=== PASSAGE FOR REVIEW ===

I was greatly saddened when Little Richard, one of the most talented singers in modern history, passed away on May 9th. In honor of his memory, I pulled up this version of his classic song “Lucille” on YouTube. Other than the raw talent of this great singer, the next thing that caught my eye was that all eight band members were thin and healthy appearing. Go anywhere in this country or any other modern society and see how long it takes you to find eight thin, healthy appearing young people of any race. Good luck with that! The most tragic part of this story is the recent report from the Centers for Disease Control and Prevention that despite decades of efforts to lower the rate of obesity in children, the rate has increased to where 1 in 5 children in the U.S. are now obese. You know we’ve hit rock bottom when we can’t even protect our children!
That led to my decision to write this post about the six types of obesity. When the appearance and health of most members of society dramatically change in a few short decades, there must be obvious underlying reasons. To date, I haven’t seen anyone, from man on the street to the world’s top scientists come up with a viable explanation. This suggests that the medical and scientific communities have missed one or more pieces of this puzzle. The current obesity theory is that because we have so much cheap, processed food available, virtually everyone has managed to consume too many calories, and failed to adequately exercise to compensate, leading to obesity. As a physician and empirical scientist, I find this concept to be rather outlandish.
Let me walk you through my perspective on this critical topic. If we are going to discuss obesity, we first must define the term. The scientific definition of obesity has always been “excessive body fat”, indicating that excessive fat is present in the body relative to other components such as organs, muscles, and water. Thus, obesity is a body composition issue rather than a size issue.

===

ACTIVITY: Carry on the obesity text from the point where it stops. The lines that come next are separate material and have nothing to do with the obesity text.

=== ENTRIES SHOWN ===

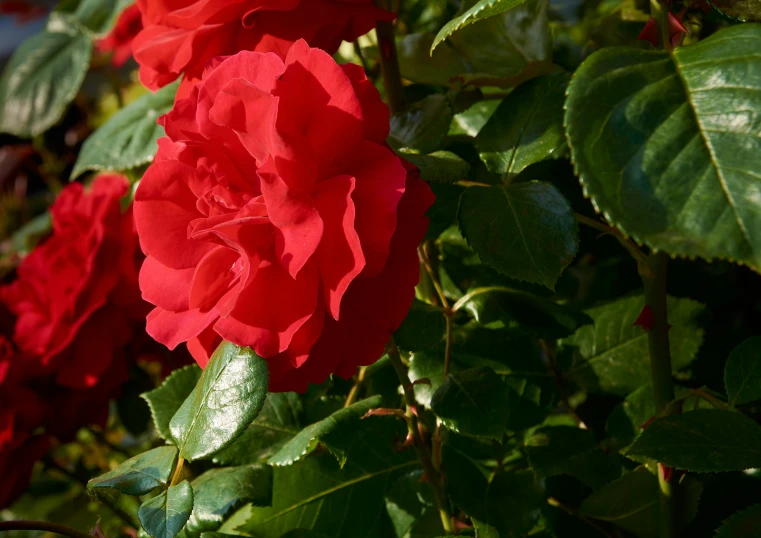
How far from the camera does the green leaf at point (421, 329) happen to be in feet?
1.59

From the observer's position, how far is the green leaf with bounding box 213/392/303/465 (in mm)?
545

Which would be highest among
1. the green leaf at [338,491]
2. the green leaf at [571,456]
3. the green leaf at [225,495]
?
the green leaf at [225,495]

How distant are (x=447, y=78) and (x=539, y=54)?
0.07 meters

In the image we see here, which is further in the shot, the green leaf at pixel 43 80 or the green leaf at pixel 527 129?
the green leaf at pixel 43 80

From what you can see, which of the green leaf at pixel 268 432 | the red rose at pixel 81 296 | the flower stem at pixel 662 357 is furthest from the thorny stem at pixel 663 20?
the red rose at pixel 81 296

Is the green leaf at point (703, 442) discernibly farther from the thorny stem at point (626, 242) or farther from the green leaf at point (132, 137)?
the green leaf at point (132, 137)

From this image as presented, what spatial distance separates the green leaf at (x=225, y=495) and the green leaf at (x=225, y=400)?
0.08 m

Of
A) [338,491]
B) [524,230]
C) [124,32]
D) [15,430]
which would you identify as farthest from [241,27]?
[124,32]

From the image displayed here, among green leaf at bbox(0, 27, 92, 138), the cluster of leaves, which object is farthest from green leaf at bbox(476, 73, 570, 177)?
green leaf at bbox(0, 27, 92, 138)

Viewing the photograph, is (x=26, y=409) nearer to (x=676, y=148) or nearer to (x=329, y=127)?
(x=329, y=127)

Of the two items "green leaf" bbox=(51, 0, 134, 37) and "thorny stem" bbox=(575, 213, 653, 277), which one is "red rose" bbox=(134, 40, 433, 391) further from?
"green leaf" bbox=(51, 0, 134, 37)

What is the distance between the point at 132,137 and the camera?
2.26 ft

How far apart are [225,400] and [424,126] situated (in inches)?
8.6

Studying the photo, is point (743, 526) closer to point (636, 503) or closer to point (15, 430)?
point (636, 503)
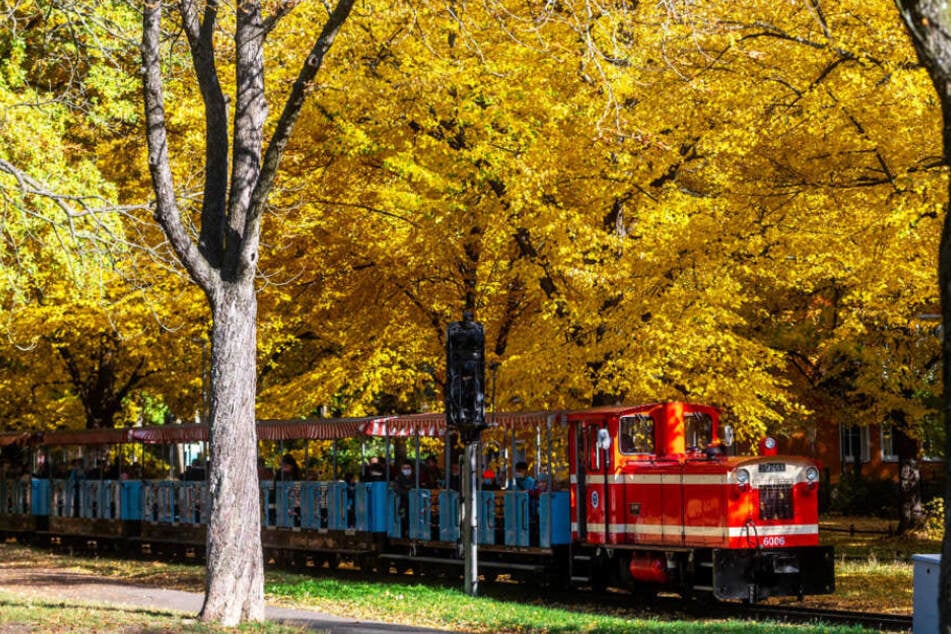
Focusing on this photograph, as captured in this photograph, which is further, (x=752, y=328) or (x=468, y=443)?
(x=752, y=328)

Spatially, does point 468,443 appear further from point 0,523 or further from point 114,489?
point 0,523

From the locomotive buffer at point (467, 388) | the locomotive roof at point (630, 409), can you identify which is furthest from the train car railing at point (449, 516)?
the locomotive roof at point (630, 409)

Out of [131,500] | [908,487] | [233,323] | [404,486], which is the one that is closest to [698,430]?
[404,486]

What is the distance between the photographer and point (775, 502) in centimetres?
2030

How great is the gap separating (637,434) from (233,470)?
25.4 ft

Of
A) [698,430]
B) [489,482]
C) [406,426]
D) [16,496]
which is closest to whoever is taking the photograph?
[698,430]

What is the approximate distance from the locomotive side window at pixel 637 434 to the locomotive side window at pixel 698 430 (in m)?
0.58

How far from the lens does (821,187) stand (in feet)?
63.9

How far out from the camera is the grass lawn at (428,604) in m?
15.0

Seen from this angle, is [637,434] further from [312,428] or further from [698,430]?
[312,428]

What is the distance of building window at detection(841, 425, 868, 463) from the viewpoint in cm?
5244

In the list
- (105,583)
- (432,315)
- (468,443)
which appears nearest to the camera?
(468,443)

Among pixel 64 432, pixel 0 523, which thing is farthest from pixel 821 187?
pixel 0 523

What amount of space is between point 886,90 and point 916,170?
1160 millimetres
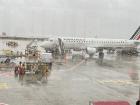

===

RESPONSE:
Decades ago, when I noticed the beginning of the onslaught of obesity in the patients in my primary care practice, I decided that I should study the topic in detail. In 1996 a group of experts got together and published this consensus report on obesity. The report used these definitions: “Overweight is defined as a body mass index (BMI) of 25 to 29.9 kg/m2. Obesity is defined as an excess of total body fat that is documented by a BMI of ≥30 kg/m2.” They acknowledged the scientific definition of obesity is excessive body fat. Yet, they stated: “Even though accurate methods to assess body fat exist, measuring body fat content by these techniques is often expensive and is not readily available clinically.” They more or less instructed us dummies in primary care to use BMI to diagnose obesity. Although BMI and percent body fat tend to correlate in populations, this isn’t the case in individuals. As a clinician, I treat individuals, not populations.
Thus, I ignored their advice and purchased several pieces of FDA approved equipment that measure body composition. Over many decades I took over 10,000 such measurements in primary care. By carefully making empirical observations on these patients and studying the medical literature, I eventually outlined six separate types of obesity, each with their unique treatment protocols. I learned that if you tried to treat the wrong kind of obesity with the wrong treatment protocol, the patients tended to become more obese. This trend reflected what we were seeing in all developed populations around the world.
Now let’s move one to the six different types of obesity. These are separate diseases, each defined by their unique pathology. In the real world, most obese individuals are suffering from multiple forms of obesity.
- Sumo wrestler obesity.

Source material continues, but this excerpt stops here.